I will talk to her more about this subject.



PHTlump said:


> I understand. I applaud your commitment. Your wife can mistreat you and you will stay with her. I'm simply allowing for the possibility that you may be overly optimistic. Some men believe they can withstand a lifetime of abuse, only to find that they can't. Some of these men end up divorce.
> 
> From a practical standpoint, if your wife believes that, no matter how badly she treats you, you will never, ever leave her, then she has little motivation to change her behavior. She can have sex with you, and you'll support her and her children, or she can refuse to have sex with you, and you'll support her and her children. That's not a tough choice for someone who doesn't want to have sex with you.


I understand where you're coming from on this.



PHTlump said:


> Another practical consideration is to suggest trying sexual surrogates. If your wife will consent to you going out to a bar once in a while and having some no-strings attached sex with another woman, then you can satisfy your physical needs and your wife can still avoid having sex with you. Perhaps you can bring that option up?

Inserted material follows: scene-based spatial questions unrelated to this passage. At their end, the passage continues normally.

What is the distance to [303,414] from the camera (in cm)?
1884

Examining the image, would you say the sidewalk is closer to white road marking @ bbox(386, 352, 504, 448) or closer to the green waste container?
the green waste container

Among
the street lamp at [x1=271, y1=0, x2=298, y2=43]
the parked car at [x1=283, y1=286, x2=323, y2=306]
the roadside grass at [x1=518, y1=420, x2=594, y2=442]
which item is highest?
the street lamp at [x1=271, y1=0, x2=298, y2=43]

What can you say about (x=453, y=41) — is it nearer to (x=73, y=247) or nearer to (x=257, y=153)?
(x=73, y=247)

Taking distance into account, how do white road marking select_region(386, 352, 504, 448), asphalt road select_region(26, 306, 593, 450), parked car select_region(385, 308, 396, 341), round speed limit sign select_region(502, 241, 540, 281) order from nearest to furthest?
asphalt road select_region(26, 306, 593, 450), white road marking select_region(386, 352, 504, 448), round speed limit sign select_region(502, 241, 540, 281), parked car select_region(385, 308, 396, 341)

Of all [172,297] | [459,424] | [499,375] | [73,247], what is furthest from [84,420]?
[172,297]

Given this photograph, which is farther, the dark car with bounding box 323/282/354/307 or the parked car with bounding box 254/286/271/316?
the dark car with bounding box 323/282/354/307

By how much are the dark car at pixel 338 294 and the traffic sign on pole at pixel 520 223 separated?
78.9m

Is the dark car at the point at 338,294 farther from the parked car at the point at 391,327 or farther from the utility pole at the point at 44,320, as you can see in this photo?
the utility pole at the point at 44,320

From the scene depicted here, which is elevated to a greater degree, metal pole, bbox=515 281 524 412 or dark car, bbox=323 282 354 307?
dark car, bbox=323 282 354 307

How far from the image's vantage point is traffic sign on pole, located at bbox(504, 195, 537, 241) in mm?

Sorry, I have several objections to that. I'll admit, I've fantasied about it. But I know first hand how out of whack that makes a marriage from people I've known to go down that path. I've even seen it wreck my parents marriage when one was unfaithful. 



PHTlump said:


> For what it's worth, I've been where you are. I got a steady decline in sex that started even before the wedding. I got an endless number of excuses that grew increasingly lame. I was hurt to the point of having my soul crushed to dust by the woman I loved, and thought she loved me. My life-long commitment reached a crisis where I was ready to end it all.
> 
> And that's when I turned it around by refusing to tolerate it any more. My wife can bang me, or she can get out and make room for someone will be happy to take her place. And she is happily fulfilling her marital obligations. She is actually more attracted to me now than she was when I was being a brave soldier and accepting her lame excuses and hoping that, maybe after the holidays I could get lucky.
> 
> ...



I've asked in the past about bettering our relationship. I've tried demanding it. Maybe I've gone about it the wrong way.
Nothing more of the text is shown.